Fort Lauderdale, Florida – As the waters receded and the sun began to rise on Monday morning, Broward County students eagerly made their way back to school after a two-day closure due to last week’s historic flooding.
The district closed all campuses in response to a state of emergency issued by the county to ensure the safety of the community. Parents and students alike were relieved to be back in the classroom, but concerns lingered about the extent of the damage caused by the flood.
Photos shared by the district revealed the devastating impact on some of the schools in the hardest-hit areas. More than 12 schools were damaged, and nine of those endured extensive damage. Despite the challenges, all campuses were able to open their doors to students, although some classrooms had to be relocated within the schools.
As students returned to school, the district reminded parents and students to be cautious on their way to and from school, as some areas may still be affected by flooding. Broward County Public Schools Chief Communications and Legislative Affairs Officer, John Sullivan, asked for the community’s patience as buses and staff navigate the recovery process.

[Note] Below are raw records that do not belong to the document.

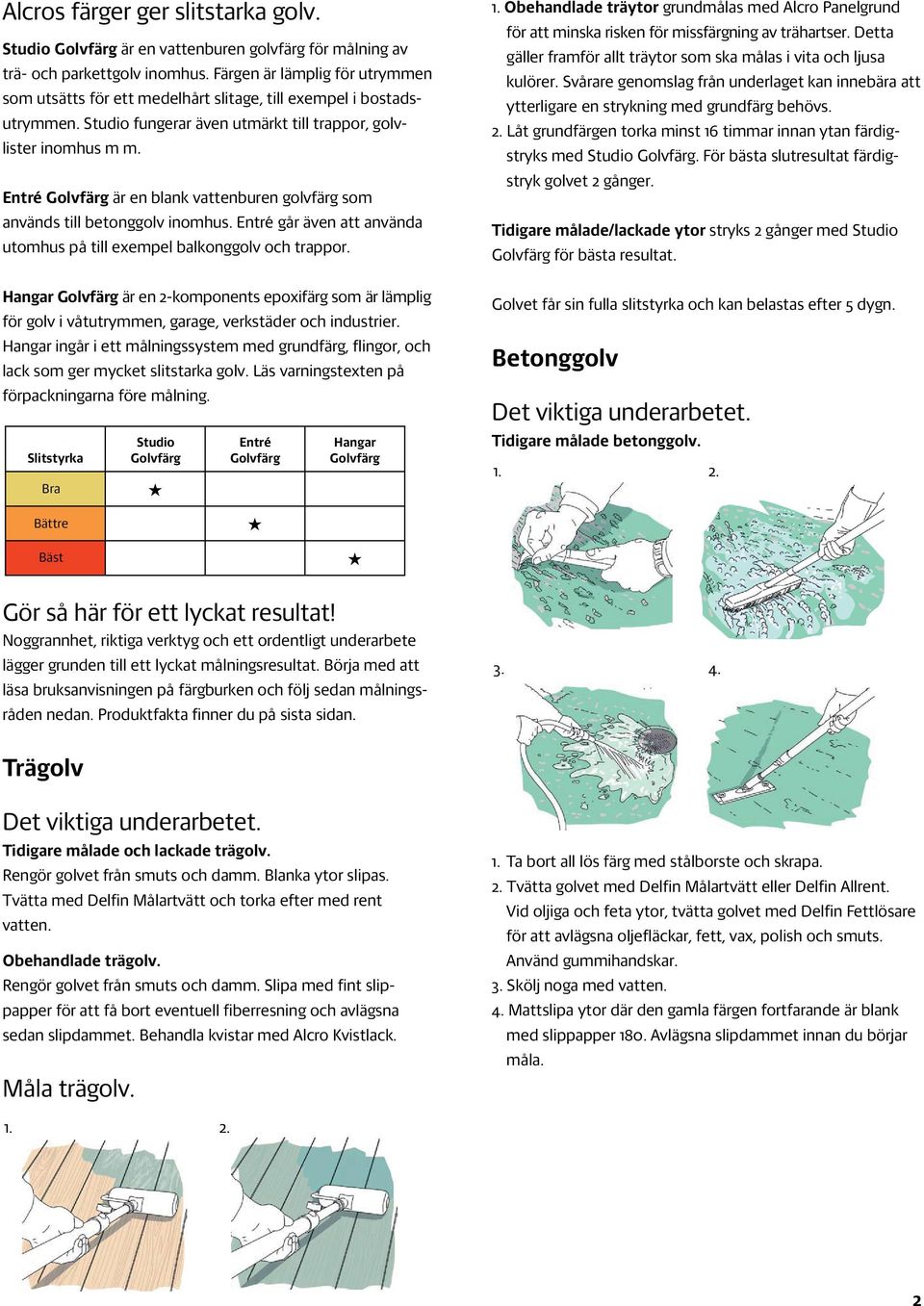 Alcros färger ger slitstarka golv.

Studio Golvfärg är en vattenburen golvfärg för målning av trä- och parkettgolv inomhus. Färgen är lämplig för utrymmen som utsätts för ett medelhårt slitage, till exempel i bostadsutrymmen. Studio fungerar även utmärkt till trappor, golvlister inomhus m m.

Entré Golvfärg är en blank vattenburen golvfärg som används till betonggolv inomhus. Entré går även att använda utomhus på till exempel balkonggolv och trappor.

Hangar Golvfärg är en 2-komponents epoxifärg som är lämplig för golv i våtutrymmen, garage, verkstäder och industrier. Hangar ingår i ett målningssystem med grundfärg, flingor, och lack som ger mycket slitstarka golv. Läs varningstexten på förpackningarna före målning.

| Slitstyrka | Studio Golvfärg | Entré Golvfärg | Hangar Golvfärg |
|---|---|---|---|
| Bra | ★ | | |
| Bättre | | ★ | |
| Bäst | | | ★ |

Gör så här för ett lyckat resultat!
Noggrannhet, riktiga verktyg och ett ordentligt underarbete lägger grunden till ett lyckat målningsresultat. Börja med att läsa bruksanvisningen på färgburken och följ sedan målningsråden nedan. Produktfakta finner du på sista sidan.

Trägolv

Det viktiga underarbetet.
Tidigare målade och lackade trägolv.
Rengör golvet från smuts och damm. Blanka ytor slipas. Tvätta med Delfin Målartvätt och torka efter med rent vatten.

Obehandlade trägolv.
Rengör golvet från smuts och damm. Slipa med fint slippapper för att få bort eventuell fiberresning och avlägsna sedan slipdammet. Behandla kvistar med Alcro Kvistlack.

Måla trägolv.

1.
2.

1. Obehandlade träytor grundmålas med Alcro Panelgrund för att minska risken för missfärgning av trähartser. Detta gäller framför allt träytor som ska målas i vita och ljusa kulörer. Svårare genomslag från underlaget kan innebära att ytterligare en strykning med grundfärg behövs.
2. Låt grundfärgen torka minst 16 timmar innan ytan färdigstryks med Studio Golvfärg. För bästa slutresultat färdigstryk golvet 2 gånger.

Tidigare målade/lackade ytor stryks 2 gånger med Studio Golvfärg för bästa resultat.

Golvet får sin fulla slitstyrka och kan belastas efter 5 dygn.

Betonggolv

Det viktiga underarbetet.
Tidigare målade betonggolv.

1.
2.
3.
4.

1. Ta bort all lös färg med stålborste och skrapa.
2. Tvätta golvet med Delfin Målartvätt eller Delfin Allrent. Vid oljiga och feta ytor, tvätta golvet med Delfin Fettlösare för att avlägsna oljefläckar, fett, vax, polish och smuts. Använd gummihandskar.
3. Skölj noga med vatten.
4. Mattslipa ytor där den gamla färgen fortfarande är blank med slippapper 180. Avlägsna slipdammet innan du börjar måla.

2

Over the weekend, crews worked tirelessly to clear debris and make necessary repairs to ensure that schools could reopen. The total damage to the schools was estimated to be around $8 million, according to Sullivan. However, the district requested a waiver to not make up the two missed days, and the state has yet to make a decision.
Despite the challenges posed by the historic flooding, the Broward County community remains resilient and committed to ensuring that students continue to receive the education they deserve.